- Extract provided:
++++++++++
Sync and Sharing for Applications - Live Framework

Another PDC announcement - the Live Framework enables sync and sharing across devices and users and brings that new capability to your own applications...

The PDC announcements keep flowing. Today's keynote was full of them - with the first Windows 7 preview, Live Services announcements and Live Mesh updates, a peek at Office 14 and even hints at whats to come in the Silverlight space. The one I want to share some thoughts on is the Live Framework one.

The true developer platform underlying the Live Mesh that enables file sync and sharing across devices was finally unweiled in full form and there were a couple of demos on how both client apps (a WPF photo app) and Web apps (such as the BBC iPlayer) can use sync and data sharing to offer users new functionality including offline experiences. I personally think sync (not just between the client and the server, but in a peer-to-peer fashion across devices) is the interesting space for next-generation Web applications to differentiate on, especially as raw offline storage and eventually offline execution itself get commoditized by client runtimes and browsers alike. It is great to see the Live Framework enabling these capabilities while taking care of the underlying plumbing and operations. I alluded to these forthcoming APIs in my post on Live Mesh when it was first introduced. Now they’re here...
++++++++++
- Record set:
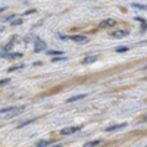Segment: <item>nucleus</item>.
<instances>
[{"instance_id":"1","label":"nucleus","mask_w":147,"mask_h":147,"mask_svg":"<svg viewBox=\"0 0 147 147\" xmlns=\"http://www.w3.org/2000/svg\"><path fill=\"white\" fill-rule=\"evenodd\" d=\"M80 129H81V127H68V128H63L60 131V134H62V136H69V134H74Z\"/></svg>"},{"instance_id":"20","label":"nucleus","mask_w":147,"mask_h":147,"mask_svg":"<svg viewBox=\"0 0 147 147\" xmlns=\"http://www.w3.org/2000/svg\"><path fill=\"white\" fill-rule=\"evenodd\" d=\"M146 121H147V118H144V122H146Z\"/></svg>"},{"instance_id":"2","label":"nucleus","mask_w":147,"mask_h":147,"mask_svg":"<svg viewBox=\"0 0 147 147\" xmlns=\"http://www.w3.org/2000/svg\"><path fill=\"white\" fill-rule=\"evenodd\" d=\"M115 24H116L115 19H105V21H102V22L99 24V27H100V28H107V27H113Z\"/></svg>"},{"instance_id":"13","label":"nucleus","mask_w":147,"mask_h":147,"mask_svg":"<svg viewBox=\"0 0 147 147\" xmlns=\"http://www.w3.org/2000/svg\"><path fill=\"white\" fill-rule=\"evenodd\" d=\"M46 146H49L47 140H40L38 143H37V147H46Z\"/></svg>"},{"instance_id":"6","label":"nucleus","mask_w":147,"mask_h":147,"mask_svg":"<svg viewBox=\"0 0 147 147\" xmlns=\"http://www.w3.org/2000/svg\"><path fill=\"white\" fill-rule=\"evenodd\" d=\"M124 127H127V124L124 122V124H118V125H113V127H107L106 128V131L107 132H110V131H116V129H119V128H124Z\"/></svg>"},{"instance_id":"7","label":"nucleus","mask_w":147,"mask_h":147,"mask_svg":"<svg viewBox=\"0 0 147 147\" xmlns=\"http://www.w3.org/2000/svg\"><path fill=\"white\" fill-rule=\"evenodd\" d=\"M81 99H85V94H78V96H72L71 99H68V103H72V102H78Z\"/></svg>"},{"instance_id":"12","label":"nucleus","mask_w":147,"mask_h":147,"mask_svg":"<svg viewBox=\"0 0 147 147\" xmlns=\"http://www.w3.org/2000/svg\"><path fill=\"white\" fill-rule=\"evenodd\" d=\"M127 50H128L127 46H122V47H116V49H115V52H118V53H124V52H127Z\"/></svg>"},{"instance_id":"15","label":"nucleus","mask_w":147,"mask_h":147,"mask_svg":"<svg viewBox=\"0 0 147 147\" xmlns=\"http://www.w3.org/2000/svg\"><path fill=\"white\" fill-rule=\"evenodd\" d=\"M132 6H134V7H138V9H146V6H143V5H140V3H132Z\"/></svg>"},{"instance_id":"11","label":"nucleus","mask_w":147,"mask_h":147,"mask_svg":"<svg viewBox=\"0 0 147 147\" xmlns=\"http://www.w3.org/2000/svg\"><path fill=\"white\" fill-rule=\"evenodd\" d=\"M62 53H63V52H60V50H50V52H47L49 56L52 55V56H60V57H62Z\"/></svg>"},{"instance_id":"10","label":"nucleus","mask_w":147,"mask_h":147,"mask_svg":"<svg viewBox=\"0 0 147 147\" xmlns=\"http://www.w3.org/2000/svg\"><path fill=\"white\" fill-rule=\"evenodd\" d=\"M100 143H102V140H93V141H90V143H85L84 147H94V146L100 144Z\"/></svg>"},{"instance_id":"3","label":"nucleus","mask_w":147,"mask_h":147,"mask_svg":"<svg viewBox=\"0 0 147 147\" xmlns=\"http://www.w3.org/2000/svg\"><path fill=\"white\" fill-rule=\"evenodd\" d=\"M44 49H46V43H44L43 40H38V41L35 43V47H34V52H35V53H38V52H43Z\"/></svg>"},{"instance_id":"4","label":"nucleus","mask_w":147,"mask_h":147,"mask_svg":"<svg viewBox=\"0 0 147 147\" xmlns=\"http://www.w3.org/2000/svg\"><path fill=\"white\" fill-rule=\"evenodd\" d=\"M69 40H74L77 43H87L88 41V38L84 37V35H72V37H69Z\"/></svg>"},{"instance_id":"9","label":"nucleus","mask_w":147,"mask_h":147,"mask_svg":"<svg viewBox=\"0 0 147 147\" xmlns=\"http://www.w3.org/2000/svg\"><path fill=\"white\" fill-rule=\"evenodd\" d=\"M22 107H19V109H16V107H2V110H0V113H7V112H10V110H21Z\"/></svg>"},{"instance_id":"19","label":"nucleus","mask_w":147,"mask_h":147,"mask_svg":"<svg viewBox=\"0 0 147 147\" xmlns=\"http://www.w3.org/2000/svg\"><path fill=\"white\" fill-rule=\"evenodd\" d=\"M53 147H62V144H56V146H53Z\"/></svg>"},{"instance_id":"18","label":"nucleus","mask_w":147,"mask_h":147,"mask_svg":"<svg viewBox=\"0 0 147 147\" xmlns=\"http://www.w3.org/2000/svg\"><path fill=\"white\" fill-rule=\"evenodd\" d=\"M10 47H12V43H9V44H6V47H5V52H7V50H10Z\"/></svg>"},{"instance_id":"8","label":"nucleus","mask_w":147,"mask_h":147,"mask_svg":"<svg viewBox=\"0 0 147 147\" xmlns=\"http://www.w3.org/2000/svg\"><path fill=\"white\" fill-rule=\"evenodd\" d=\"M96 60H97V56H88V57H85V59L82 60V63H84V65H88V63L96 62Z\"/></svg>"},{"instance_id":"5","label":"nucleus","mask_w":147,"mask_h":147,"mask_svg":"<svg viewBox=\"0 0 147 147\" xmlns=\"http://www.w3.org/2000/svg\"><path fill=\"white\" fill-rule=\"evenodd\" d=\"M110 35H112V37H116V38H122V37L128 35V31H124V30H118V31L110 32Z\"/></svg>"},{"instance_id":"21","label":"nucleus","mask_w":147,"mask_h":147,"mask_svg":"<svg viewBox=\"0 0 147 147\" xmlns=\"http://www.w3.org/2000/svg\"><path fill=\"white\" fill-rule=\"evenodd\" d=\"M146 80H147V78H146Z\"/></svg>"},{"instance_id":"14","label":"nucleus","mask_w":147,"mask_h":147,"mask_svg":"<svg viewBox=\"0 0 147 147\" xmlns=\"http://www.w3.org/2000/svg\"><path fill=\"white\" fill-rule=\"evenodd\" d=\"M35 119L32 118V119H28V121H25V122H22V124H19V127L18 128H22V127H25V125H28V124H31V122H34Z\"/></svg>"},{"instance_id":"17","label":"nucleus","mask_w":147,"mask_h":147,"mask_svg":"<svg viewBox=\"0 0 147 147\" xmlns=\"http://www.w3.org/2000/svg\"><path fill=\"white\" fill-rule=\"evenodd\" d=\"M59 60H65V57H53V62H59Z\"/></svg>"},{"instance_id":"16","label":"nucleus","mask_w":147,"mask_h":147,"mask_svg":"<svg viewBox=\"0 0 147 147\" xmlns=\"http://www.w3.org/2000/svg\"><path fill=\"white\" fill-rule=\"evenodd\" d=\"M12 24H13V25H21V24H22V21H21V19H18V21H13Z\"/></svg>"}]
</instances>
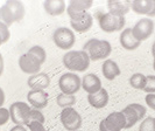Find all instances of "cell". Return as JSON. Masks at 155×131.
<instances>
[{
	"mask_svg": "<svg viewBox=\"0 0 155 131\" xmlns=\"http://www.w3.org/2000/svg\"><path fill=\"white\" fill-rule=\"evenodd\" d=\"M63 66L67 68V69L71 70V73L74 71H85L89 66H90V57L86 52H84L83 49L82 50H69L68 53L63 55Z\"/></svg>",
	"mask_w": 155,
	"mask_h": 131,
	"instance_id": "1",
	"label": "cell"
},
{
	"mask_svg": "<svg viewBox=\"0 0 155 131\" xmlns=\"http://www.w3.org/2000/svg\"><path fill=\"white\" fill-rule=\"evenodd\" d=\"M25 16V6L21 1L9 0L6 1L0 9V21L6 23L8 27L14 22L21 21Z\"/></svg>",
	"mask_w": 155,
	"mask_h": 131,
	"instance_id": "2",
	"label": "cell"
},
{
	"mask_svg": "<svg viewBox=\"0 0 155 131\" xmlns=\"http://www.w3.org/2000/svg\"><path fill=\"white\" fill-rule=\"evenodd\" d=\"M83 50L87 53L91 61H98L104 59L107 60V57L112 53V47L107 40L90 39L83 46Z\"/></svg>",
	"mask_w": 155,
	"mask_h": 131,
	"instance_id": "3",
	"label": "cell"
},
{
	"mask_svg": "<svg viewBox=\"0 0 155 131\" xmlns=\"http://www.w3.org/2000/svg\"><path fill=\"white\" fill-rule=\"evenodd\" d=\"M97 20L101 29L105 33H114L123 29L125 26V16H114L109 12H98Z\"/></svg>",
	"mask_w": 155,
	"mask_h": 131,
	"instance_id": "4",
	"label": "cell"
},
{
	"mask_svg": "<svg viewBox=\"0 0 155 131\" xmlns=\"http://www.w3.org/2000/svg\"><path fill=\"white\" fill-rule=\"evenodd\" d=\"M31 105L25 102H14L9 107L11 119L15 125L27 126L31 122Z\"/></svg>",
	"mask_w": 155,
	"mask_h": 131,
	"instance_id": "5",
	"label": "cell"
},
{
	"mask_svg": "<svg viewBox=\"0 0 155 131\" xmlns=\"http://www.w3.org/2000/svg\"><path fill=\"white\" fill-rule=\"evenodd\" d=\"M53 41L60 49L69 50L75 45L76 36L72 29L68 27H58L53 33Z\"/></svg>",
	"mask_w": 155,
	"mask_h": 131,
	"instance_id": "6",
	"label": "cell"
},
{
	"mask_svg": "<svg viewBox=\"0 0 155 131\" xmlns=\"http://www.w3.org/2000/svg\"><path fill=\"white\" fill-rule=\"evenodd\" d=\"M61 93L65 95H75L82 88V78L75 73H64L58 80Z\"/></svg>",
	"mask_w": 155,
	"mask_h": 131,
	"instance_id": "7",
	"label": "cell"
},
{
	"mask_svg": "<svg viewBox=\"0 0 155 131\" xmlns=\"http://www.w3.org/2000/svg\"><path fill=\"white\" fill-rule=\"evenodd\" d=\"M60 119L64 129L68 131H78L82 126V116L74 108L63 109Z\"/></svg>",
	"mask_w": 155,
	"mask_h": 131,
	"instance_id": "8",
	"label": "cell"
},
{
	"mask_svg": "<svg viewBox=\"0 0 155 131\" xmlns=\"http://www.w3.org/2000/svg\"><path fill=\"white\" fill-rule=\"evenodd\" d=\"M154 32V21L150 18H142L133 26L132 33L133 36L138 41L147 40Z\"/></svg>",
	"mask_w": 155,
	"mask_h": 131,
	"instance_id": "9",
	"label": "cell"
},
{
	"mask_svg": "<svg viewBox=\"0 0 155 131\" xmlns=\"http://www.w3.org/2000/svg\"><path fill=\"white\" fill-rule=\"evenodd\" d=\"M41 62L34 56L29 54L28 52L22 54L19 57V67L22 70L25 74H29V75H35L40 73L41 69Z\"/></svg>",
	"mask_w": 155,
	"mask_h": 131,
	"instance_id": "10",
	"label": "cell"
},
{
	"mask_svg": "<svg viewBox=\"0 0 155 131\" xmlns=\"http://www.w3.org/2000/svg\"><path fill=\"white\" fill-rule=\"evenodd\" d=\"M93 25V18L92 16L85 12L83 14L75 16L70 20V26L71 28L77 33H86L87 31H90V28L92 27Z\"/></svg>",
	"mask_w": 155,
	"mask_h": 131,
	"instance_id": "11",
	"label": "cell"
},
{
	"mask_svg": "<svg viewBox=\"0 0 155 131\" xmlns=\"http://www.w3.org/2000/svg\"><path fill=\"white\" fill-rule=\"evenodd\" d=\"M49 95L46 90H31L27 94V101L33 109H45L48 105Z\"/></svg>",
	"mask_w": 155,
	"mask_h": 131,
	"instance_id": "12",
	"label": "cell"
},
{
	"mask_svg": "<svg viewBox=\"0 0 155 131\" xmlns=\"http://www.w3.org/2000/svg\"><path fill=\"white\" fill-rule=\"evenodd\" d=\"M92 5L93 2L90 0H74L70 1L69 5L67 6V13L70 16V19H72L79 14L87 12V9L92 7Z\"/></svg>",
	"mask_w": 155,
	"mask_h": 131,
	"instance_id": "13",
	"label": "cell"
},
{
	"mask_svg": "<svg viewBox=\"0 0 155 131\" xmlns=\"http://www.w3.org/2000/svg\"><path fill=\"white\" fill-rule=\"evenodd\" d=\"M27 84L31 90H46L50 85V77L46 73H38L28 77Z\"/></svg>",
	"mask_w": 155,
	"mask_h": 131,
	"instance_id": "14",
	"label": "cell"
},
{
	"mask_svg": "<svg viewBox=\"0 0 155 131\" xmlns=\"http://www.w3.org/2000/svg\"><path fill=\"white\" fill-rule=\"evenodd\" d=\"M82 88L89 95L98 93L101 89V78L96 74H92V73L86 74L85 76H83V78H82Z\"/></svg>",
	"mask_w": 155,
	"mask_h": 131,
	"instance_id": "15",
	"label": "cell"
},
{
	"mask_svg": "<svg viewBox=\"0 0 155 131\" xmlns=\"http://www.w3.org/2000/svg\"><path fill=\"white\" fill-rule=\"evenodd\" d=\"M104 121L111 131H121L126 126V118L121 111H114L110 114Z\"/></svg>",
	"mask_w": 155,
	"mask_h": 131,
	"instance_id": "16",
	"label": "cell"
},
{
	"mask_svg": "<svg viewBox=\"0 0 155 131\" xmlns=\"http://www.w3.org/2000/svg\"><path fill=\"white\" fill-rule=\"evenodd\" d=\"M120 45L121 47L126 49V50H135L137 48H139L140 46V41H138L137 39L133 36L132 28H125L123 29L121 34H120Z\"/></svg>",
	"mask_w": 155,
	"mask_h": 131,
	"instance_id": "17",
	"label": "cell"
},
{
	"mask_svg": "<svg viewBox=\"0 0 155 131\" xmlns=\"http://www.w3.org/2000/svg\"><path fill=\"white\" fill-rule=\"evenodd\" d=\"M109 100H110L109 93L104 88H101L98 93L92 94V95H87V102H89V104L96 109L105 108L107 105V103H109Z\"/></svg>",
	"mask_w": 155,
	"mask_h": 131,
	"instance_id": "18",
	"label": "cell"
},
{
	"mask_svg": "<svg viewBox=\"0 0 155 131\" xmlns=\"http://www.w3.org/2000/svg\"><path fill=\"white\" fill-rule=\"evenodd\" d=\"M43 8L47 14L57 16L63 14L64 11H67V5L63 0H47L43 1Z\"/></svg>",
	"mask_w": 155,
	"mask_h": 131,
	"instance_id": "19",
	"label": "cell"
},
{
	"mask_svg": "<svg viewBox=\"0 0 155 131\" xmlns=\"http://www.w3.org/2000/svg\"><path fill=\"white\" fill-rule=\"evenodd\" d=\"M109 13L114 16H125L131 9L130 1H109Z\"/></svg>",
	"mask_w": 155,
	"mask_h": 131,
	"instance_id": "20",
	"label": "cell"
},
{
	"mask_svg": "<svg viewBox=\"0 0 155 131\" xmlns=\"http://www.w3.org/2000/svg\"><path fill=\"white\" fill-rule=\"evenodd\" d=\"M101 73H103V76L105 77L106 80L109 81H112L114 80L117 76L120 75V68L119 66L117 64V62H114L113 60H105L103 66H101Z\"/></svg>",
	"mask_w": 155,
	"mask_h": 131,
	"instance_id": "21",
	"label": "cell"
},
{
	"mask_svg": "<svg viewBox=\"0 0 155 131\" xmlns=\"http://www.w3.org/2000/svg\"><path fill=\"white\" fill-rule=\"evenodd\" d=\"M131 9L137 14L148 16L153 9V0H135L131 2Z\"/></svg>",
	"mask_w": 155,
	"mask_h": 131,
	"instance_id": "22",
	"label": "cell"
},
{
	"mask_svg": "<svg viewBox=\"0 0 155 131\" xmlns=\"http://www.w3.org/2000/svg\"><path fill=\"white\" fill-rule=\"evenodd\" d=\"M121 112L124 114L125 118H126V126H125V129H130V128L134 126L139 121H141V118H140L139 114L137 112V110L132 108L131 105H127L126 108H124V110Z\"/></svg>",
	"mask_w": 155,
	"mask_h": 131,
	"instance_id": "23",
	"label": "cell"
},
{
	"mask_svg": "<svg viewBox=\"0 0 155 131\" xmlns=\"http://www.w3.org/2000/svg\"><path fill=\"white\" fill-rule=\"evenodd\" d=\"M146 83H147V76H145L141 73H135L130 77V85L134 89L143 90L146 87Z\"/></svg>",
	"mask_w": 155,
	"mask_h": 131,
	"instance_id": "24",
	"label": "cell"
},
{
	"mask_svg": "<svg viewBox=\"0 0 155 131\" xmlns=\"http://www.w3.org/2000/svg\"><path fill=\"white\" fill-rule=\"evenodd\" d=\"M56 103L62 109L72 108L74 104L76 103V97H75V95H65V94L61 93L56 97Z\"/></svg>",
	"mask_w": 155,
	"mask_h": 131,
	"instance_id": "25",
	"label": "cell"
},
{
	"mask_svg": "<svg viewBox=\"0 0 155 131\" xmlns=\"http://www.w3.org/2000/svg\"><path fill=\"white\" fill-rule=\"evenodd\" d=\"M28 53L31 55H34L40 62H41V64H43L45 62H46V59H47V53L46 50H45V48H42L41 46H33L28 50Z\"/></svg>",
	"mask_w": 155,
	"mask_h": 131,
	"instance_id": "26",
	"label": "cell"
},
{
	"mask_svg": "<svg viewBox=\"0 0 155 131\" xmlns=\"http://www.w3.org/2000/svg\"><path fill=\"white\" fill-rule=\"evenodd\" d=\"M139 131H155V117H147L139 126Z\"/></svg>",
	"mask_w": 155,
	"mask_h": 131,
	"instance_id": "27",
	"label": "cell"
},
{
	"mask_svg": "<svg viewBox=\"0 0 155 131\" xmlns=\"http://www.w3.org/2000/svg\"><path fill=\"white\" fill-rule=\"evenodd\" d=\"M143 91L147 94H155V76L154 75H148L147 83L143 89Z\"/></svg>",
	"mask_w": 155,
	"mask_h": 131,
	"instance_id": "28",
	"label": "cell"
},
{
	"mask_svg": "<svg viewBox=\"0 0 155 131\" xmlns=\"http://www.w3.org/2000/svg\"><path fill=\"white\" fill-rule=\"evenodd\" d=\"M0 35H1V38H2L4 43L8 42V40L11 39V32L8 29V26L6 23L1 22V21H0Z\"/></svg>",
++++++++++
- Work to do:
**1)** Quote the stretch of the Live Framework post from "Sync and Sharing for" through "your own applications...".
**2)** According to the Live Framework post, which Web app was shown as an example of using sync and data sharing?

- Results in order:
**1)**
Sync and Sharing for Applications - Live Framework

Another PDC announcement - the Live Framework enables sync and sharing across devices and users and brings that new capability to your own applications...

**2)** The BBC iPlayer.